Source:
========================

Dialogue, dialogue, dialogue … I see writers obsessing over this element of screenwriting all the time. Yet the reality is, this the least important element of your spec script. Don’t believe it? Here’s 5 reasons why:

5. Structure & character is where it’s at. When I’m writing script reports, there are two things I report on, again and again and again: structure and character. Why? Because these two elements are the most important of your spec script. Good structure is paramount in keeping the reader’s (and thus the potential audience’s) interest – and character motivation is key in achieving this; it is a symbiotic relationship. We watch films and TV because we want to see characters DO something for a specific reason: that’s how stories work. Now *of course* good dialogue plays a part in this too and yes, there are some writers who place a specific type of dialogue at the heart of their stories, ie. Tarantino & Sorkin. And if you’re brilliant at dialogue and can pull this off, good for you; I will note it in the report, though it will be an addition to good structure and character, not instead of it. Why? Well put it this way … Have I ever recommended a script just because of its good dialogue? No. Never.

========================

Collected data:
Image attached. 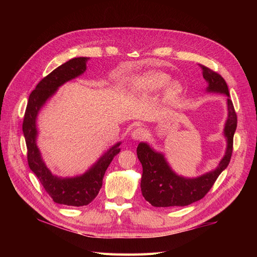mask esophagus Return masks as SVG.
Returning a JSON list of instances; mask_svg holds the SVG:
<instances>
[{"label":"esophagus","mask_w":257,"mask_h":257,"mask_svg":"<svg viewBox=\"0 0 257 257\" xmlns=\"http://www.w3.org/2000/svg\"><path fill=\"white\" fill-rule=\"evenodd\" d=\"M131 137L134 139V141H142L146 137V131L142 127H137L131 133Z\"/></svg>","instance_id":"esophagus-1"}]
</instances>
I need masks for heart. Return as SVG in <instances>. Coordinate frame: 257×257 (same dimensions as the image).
<instances>
[{"label": "heart", "mask_w": 257, "mask_h": 257, "mask_svg": "<svg viewBox=\"0 0 257 257\" xmlns=\"http://www.w3.org/2000/svg\"><path fill=\"white\" fill-rule=\"evenodd\" d=\"M169 81V76L165 73L161 72H148L143 76L139 77L135 81V87L141 90H158L164 87ZM180 91L179 84L174 82L168 87V94L169 95H176L177 93Z\"/></svg>", "instance_id": "b5f03b06"}]
</instances>
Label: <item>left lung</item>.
<instances>
[{"label": "left lung", "mask_w": 257, "mask_h": 257, "mask_svg": "<svg viewBox=\"0 0 257 257\" xmlns=\"http://www.w3.org/2000/svg\"><path fill=\"white\" fill-rule=\"evenodd\" d=\"M203 76L208 82V92L222 93L227 96L228 116L224 127V136L227 139L226 152L219 166L210 173L197 178H184L173 172L164 155L154 151L152 148L141 143L137 147V157L143 165L141 188L143 196L153 207L188 206L204 198L212 188L217 177L229 164L232 153V142L237 127V114L234 105L229 98L226 81L212 69L200 65Z\"/></svg>", "instance_id": "obj_1"}]
</instances>
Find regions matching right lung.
I'll use <instances>...</instances> for the list:
<instances>
[{
	"label": "right lung",
	"mask_w": 257,
	"mask_h": 257,
	"mask_svg": "<svg viewBox=\"0 0 257 257\" xmlns=\"http://www.w3.org/2000/svg\"><path fill=\"white\" fill-rule=\"evenodd\" d=\"M88 60L89 58L84 57L69 60L38 82L35 90L29 96L22 123L30 169L36 175L45 191L49 194L54 203L66 206L80 207L90 204L97 196L102 188L106 169L112 159L120 152L119 146L121 143H118L104 153L95 164L83 175L72 178H61L51 174L45 165L41 152L36 146V118L41 108L62 84L84 73Z\"/></svg>",
	"instance_id": "right-lung-1"
}]
</instances>
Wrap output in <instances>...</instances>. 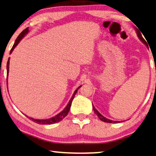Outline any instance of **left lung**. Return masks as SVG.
<instances>
[{
  "label": "left lung",
  "instance_id": "left-lung-1",
  "mask_svg": "<svg viewBox=\"0 0 156 156\" xmlns=\"http://www.w3.org/2000/svg\"><path fill=\"white\" fill-rule=\"evenodd\" d=\"M135 29L136 30V33H137V37H138V38L140 39V40L141 42H143V44L147 47V48H148V46H147V44L146 41H145V39H143V36H142L140 31L138 29H136V28H135ZM93 109H94V112H95V114L98 116V118H99V119H101V121H103L104 122H107V123H118V122H117V121H113V120L109 119H107V118H106V117H104V116L102 115V114H101L99 113V112H98V110L96 109L95 106H94V105H93Z\"/></svg>",
  "mask_w": 156,
  "mask_h": 156
}]
</instances>
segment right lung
Instances as JSON below:
<instances>
[{
    "label": "right lung",
    "instance_id": "right-lung-1",
    "mask_svg": "<svg viewBox=\"0 0 156 156\" xmlns=\"http://www.w3.org/2000/svg\"><path fill=\"white\" fill-rule=\"evenodd\" d=\"M28 33H29V28H27V29H25L24 30H23L22 32H21V34L19 35V37H18L16 39L14 44H13L12 48H11V52H10V53H12L13 50L15 49V47H16L18 44H19V43L20 42V41L21 40V39H22L23 37L26 36V35L28 34ZM9 62H10V58H9V60H8V62H7V77L9 76ZM81 86H80L79 87H78L76 90H75L71 98L70 99V101H69L68 105L66 106V108H65V109L62 110V112H60V113L57 114V115H55V117H52V118H50V119H34V118H32V117H27V115H26V116H27V117H29L31 120H32L33 122H36V123H37V124H40V125H52V124H55V123H57V122H59L60 121H61L62 119H63L64 117H66L67 116V114H68L69 111H70V106H71L73 99L74 98V96L76 94V93H77V91H78V90L79 89V88L81 87Z\"/></svg>",
    "mask_w": 156,
    "mask_h": 156
}]
</instances>
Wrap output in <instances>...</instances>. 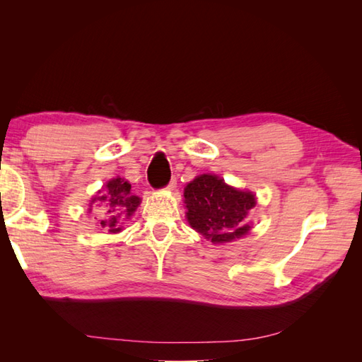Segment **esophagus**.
I'll list each match as a JSON object with an SVG mask.
<instances>
[{"mask_svg": "<svg viewBox=\"0 0 362 362\" xmlns=\"http://www.w3.org/2000/svg\"><path fill=\"white\" fill-rule=\"evenodd\" d=\"M169 192H173L175 189H177V178H172L170 180V182L168 184V187H166Z\"/></svg>", "mask_w": 362, "mask_h": 362, "instance_id": "esophagus-1", "label": "esophagus"}]
</instances>
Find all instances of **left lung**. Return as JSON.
<instances>
[{"label":"left lung","instance_id":"left-lung-1","mask_svg":"<svg viewBox=\"0 0 362 362\" xmlns=\"http://www.w3.org/2000/svg\"><path fill=\"white\" fill-rule=\"evenodd\" d=\"M190 226L211 243H229L250 231L247 213L257 205L255 194L228 185L217 175L204 173L184 189Z\"/></svg>","mask_w":362,"mask_h":362}]
</instances>
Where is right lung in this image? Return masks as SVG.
I'll use <instances>...</instances> for the list:
<instances>
[{"label":"right lung","mask_w":362,"mask_h":362,"mask_svg":"<svg viewBox=\"0 0 362 362\" xmlns=\"http://www.w3.org/2000/svg\"><path fill=\"white\" fill-rule=\"evenodd\" d=\"M140 205V198L131 192V184L124 178L116 177L108 181L104 189L90 201L89 210L96 206L101 211L100 225L108 233L122 231V225L134 214Z\"/></svg>","instance_id":"obj_1"}]
</instances>
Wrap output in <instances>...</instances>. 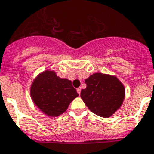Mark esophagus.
Masks as SVG:
<instances>
[{"label":"esophagus","instance_id":"obj_1","mask_svg":"<svg viewBox=\"0 0 154 154\" xmlns=\"http://www.w3.org/2000/svg\"><path fill=\"white\" fill-rule=\"evenodd\" d=\"M77 91L79 94H81V88H78L77 89Z\"/></svg>","mask_w":154,"mask_h":154}]
</instances>
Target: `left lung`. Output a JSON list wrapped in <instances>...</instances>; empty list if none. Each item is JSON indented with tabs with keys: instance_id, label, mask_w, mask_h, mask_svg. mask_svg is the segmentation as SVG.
<instances>
[{
	"instance_id": "8db88e82",
	"label": "left lung",
	"mask_w": 154,
	"mask_h": 154,
	"mask_svg": "<svg viewBox=\"0 0 154 154\" xmlns=\"http://www.w3.org/2000/svg\"><path fill=\"white\" fill-rule=\"evenodd\" d=\"M81 97L93 113L107 118L120 108L125 97V88L116 77L94 73L85 81Z\"/></svg>"
}]
</instances>
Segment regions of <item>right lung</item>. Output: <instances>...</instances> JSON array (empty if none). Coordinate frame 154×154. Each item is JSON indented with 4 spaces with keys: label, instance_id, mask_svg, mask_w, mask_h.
Masks as SVG:
<instances>
[{
    "label": "right lung",
    "instance_id": "right-lung-1",
    "mask_svg": "<svg viewBox=\"0 0 154 154\" xmlns=\"http://www.w3.org/2000/svg\"><path fill=\"white\" fill-rule=\"evenodd\" d=\"M31 95L45 114L57 116L63 113L79 94L71 81L57 77L53 71H45L33 82Z\"/></svg>",
    "mask_w": 154,
    "mask_h": 154
}]
</instances>
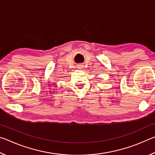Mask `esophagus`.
<instances>
[{"instance_id": "1", "label": "esophagus", "mask_w": 155, "mask_h": 155, "mask_svg": "<svg viewBox=\"0 0 155 155\" xmlns=\"http://www.w3.org/2000/svg\"><path fill=\"white\" fill-rule=\"evenodd\" d=\"M78 68H82V65H78Z\"/></svg>"}]
</instances>
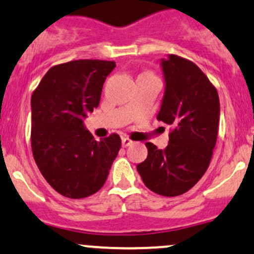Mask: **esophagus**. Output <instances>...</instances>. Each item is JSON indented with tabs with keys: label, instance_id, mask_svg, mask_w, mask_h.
<instances>
[{
	"label": "esophagus",
	"instance_id": "34e87169",
	"mask_svg": "<svg viewBox=\"0 0 254 254\" xmlns=\"http://www.w3.org/2000/svg\"><path fill=\"white\" fill-rule=\"evenodd\" d=\"M122 144H123V147H129V145H131V144H133V141L132 139H130L129 137H123V138H122Z\"/></svg>",
	"mask_w": 254,
	"mask_h": 254
}]
</instances>
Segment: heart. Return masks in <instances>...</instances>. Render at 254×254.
Returning a JSON list of instances; mask_svg holds the SVG:
<instances>
[{"label":"heart","mask_w":254,"mask_h":254,"mask_svg":"<svg viewBox=\"0 0 254 254\" xmlns=\"http://www.w3.org/2000/svg\"><path fill=\"white\" fill-rule=\"evenodd\" d=\"M141 76H153V74H151V72H143Z\"/></svg>","instance_id":"1"}]
</instances>
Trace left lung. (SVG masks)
<instances>
[{
    "label": "left lung",
    "instance_id": "1",
    "mask_svg": "<svg viewBox=\"0 0 254 254\" xmlns=\"http://www.w3.org/2000/svg\"><path fill=\"white\" fill-rule=\"evenodd\" d=\"M161 64L166 90L157 121L172 125L170 144L162 150L147 142L148 156L137 171L149 190L176 197L193 188L210 165L220 100L214 84L193 62L170 55Z\"/></svg>",
    "mask_w": 254,
    "mask_h": 254
}]
</instances>
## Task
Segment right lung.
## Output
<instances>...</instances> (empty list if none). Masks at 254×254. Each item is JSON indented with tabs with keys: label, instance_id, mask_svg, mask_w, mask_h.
Masks as SVG:
<instances>
[{
	"label": "right lung",
	"instance_id": "obj_1",
	"mask_svg": "<svg viewBox=\"0 0 254 254\" xmlns=\"http://www.w3.org/2000/svg\"><path fill=\"white\" fill-rule=\"evenodd\" d=\"M116 62L77 60L52 66L31 99V147L45 180L64 197L80 199L103 188L122 141L111 133L95 141L82 118L100 101Z\"/></svg>",
	"mask_w": 254,
	"mask_h": 254
}]
</instances>
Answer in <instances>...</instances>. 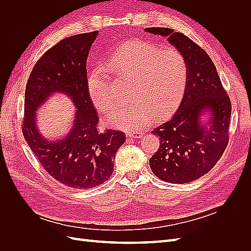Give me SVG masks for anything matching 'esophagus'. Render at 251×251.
I'll use <instances>...</instances> for the list:
<instances>
[{"label": "esophagus", "instance_id": "1", "mask_svg": "<svg viewBox=\"0 0 251 251\" xmlns=\"http://www.w3.org/2000/svg\"><path fill=\"white\" fill-rule=\"evenodd\" d=\"M127 137H132V138H140L142 133L140 132H126V134Z\"/></svg>", "mask_w": 251, "mask_h": 251}]
</instances>
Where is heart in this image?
I'll list each match as a JSON object with an SVG mask.
<instances>
[{"instance_id":"b5f03b06","label":"heart","mask_w":251,"mask_h":251,"mask_svg":"<svg viewBox=\"0 0 251 251\" xmlns=\"http://www.w3.org/2000/svg\"><path fill=\"white\" fill-rule=\"evenodd\" d=\"M108 72L127 79L126 94L131 100L110 117L113 126L125 131L139 130L153 115H166L181 100L187 81V63L180 51L128 41L112 53L104 68H94L87 77L90 100L103 114L110 113L116 102Z\"/></svg>"}]
</instances>
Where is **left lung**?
Segmentation results:
<instances>
[{"instance_id":"obj_1","label":"left lung","mask_w":251,"mask_h":251,"mask_svg":"<svg viewBox=\"0 0 251 251\" xmlns=\"http://www.w3.org/2000/svg\"><path fill=\"white\" fill-rule=\"evenodd\" d=\"M147 32L168 37L184 55L187 81L183 98L174 115L151 133L160 146L150 159L155 176L170 183H188L208 173L228 144L231 102L216 66L201 47L171 28L151 27ZM209 113L204 122L201 117Z\"/></svg>"}]
</instances>
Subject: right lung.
<instances>
[{"instance_id": "1", "label": "right lung", "mask_w": 251, "mask_h": 251, "mask_svg": "<svg viewBox=\"0 0 251 251\" xmlns=\"http://www.w3.org/2000/svg\"><path fill=\"white\" fill-rule=\"evenodd\" d=\"M98 31L67 37L37 60L25 91L22 131L44 170L59 183L75 189L102 184L113 173L125 133L100 131V118L87 90V57ZM55 93L69 97L75 105L70 133L56 141L46 139L36 125V111Z\"/></svg>"}]
</instances>
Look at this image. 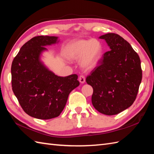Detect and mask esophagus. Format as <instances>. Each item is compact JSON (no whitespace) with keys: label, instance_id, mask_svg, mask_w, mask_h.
Masks as SVG:
<instances>
[{"label":"esophagus","instance_id":"esophagus-1","mask_svg":"<svg viewBox=\"0 0 154 154\" xmlns=\"http://www.w3.org/2000/svg\"><path fill=\"white\" fill-rule=\"evenodd\" d=\"M79 82L81 83H84L85 82V77L83 75H81L79 76Z\"/></svg>","mask_w":154,"mask_h":154}]
</instances>
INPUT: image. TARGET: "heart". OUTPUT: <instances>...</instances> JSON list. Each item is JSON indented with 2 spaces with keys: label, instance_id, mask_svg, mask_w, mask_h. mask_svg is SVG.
Listing matches in <instances>:
<instances>
[{
  "label": "heart",
  "instance_id": "heart-1",
  "mask_svg": "<svg viewBox=\"0 0 154 154\" xmlns=\"http://www.w3.org/2000/svg\"><path fill=\"white\" fill-rule=\"evenodd\" d=\"M66 55L69 60H81V66L86 69L94 68L102 56V46L94 39L77 40L67 45Z\"/></svg>",
  "mask_w": 154,
  "mask_h": 154
}]
</instances>
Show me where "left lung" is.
Returning a JSON list of instances; mask_svg holds the SVG:
<instances>
[{
    "label": "left lung",
    "mask_w": 154,
    "mask_h": 154,
    "mask_svg": "<svg viewBox=\"0 0 154 154\" xmlns=\"http://www.w3.org/2000/svg\"><path fill=\"white\" fill-rule=\"evenodd\" d=\"M104 39L110 51L86 79L92 86V103L101 113L113 116L133 104L142 77L140 59L131 45L116 33L99 37Z\"/></svg>",
    "instance_id": "8db88e82"
}]
</instances>
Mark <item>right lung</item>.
<instances>
[{
	"mask_svg": "<svg viewBox=\"0 0 154 154\" xmlns=\"http://www.w3.org/2000/svg\"><path fill=\"white\" fill-rule=\"evenodd\" d=\"M58 37L37 36L25 43L14 58L11 67L12 87L23 111L39 119L60 116L70 92L79 85L73 74L59 77L41 60L45 46L58 43Z\"/></svg>",
	"mask_w": 154,
	"mask_h": 154,
	"instance_id": "add662e5",
	"label": "right lung"
}]
</instances>
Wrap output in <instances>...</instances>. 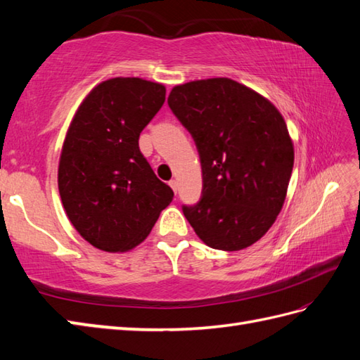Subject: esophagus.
Segmentation results:
<instances>
[{
	"instance_id": "esophagus-1",
	"label": "esophagus",
	"mask_w": 360,
	"mask_h": 360,
	"mask_svg": "<svg viewBox=\"0 0 360 360\" xmlns=\"http://www.w3.org/2000/svg\"><path fill=\"white\" fill-rule=\"evenodd\" d=\"M168 184H170V187L173 188V192H174V193L178 192V181H176V179H172L170 182H168Z\"/></svg>"
}]
</instances>
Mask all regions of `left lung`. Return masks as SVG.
<instances>
[{
  "label": "left lung",
  "instance_id": "8db88e82",
  "mask_svg": "<svg viewBox=\"0 0 360 360\" xmlns=\"http://www.w3.org/2000/svg\"><path fill=\"white\" fill-rule=\"evenodd\" d=\"M168 105L201 159V201L182 207L190 226L213 249L252 246L281 212L294 167V143L281 112L227 77L176 85Z\"/></svg>",
  "mask_w": 360,
  "mask_h": 360
}]
</instances>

========================

Task to complete: Could you sum up the screenwriting text above in two sentences?

In response: Although writers obsess over dialogue, the text argues that it is the least important element of a spec script. Structure and character matter most, with character motivation key to keeping the reader's interest, so good dialogue is only an addition to them, and the writer has never recommended a script for its dialogue alone.